Millions were entranced by the music they did for Ken Burns’ PBS documentary The Civil War. Their performance of the series’ signature tune, Jay’s haunting composition, Ashokan Farewell, earned the couple international acclaim. The soundtrack won a Grammy and Ashokan Farewell was nominated for an Emmy.
This simple, but powerful melody was originally inspired by the week-long Ashokan Music & Dance Camps that Jay & Molly run for adults and families at The Ashokan Center in the Catskill Mountains. People attend the camps to become better fiddlers, guitarists, mandolin players, percussionists, dancers, dance callers and instructors—and in doing so they become links in the chain that helps pass our folk heritage from the people who came before us, to those who will follow.
GET TO KNOW JAY AND MOLLY
It started with a chance meeting in the late 1970s.

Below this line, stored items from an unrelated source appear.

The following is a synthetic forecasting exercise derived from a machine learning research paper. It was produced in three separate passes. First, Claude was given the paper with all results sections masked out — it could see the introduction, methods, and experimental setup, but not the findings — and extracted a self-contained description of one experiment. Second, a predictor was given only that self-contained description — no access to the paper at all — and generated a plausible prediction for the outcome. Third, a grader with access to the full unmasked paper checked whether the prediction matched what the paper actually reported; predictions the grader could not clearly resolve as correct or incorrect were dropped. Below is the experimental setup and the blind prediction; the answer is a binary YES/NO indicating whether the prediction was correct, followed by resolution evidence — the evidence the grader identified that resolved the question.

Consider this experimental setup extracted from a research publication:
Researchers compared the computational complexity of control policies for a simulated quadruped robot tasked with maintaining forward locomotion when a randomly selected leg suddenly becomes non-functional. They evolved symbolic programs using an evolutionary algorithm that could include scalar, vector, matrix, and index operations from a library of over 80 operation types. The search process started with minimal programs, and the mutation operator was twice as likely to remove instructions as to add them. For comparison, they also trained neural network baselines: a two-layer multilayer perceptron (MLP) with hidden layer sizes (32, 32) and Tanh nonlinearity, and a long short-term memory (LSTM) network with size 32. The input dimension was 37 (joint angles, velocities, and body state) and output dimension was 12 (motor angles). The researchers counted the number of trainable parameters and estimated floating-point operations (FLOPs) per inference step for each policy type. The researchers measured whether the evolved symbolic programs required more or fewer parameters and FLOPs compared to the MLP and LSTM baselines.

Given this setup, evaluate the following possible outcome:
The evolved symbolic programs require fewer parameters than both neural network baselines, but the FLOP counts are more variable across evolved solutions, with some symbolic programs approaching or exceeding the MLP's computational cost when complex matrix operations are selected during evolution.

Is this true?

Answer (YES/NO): NO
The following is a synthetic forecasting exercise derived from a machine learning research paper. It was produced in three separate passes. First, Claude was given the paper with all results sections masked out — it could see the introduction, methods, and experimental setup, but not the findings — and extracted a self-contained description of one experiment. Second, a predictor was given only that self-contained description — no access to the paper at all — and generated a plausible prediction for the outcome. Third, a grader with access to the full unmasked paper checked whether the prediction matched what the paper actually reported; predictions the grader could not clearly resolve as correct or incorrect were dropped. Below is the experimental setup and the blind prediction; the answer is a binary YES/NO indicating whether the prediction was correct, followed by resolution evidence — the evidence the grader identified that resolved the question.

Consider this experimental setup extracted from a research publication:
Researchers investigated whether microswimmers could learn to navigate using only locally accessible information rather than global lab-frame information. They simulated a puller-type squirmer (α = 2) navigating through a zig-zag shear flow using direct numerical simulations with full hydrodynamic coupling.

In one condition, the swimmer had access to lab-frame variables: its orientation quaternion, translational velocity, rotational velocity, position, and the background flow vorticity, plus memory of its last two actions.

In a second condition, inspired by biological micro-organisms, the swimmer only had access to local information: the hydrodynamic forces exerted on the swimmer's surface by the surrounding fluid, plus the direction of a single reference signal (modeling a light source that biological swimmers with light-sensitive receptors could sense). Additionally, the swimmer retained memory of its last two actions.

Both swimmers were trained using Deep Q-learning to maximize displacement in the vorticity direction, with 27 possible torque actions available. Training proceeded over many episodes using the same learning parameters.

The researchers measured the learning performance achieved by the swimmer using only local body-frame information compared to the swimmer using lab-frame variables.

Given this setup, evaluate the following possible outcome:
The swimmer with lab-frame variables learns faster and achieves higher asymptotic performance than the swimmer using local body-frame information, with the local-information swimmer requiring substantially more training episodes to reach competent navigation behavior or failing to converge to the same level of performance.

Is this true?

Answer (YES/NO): NO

Jay & Molly were each performing at the Towne Crier, a rural New York club. They hit it off musically and played together from time to time until Molly headed off to Minnesota to work in the house band of a new radio show: Garrison Keillor’s A Prairie Home Companion.
Meanwhile, back in New York, Jay put together a band with fellow fiddlers Evan Stover and Matt Glaser and guitarist Russ Barenberg.
When Fiddle Fever, as the collaboration was called, needed a bassist, Molly signed on. The group recorded two classic LPs, now available on CD as The Best of Fiddle Fever (Flying Fish Records).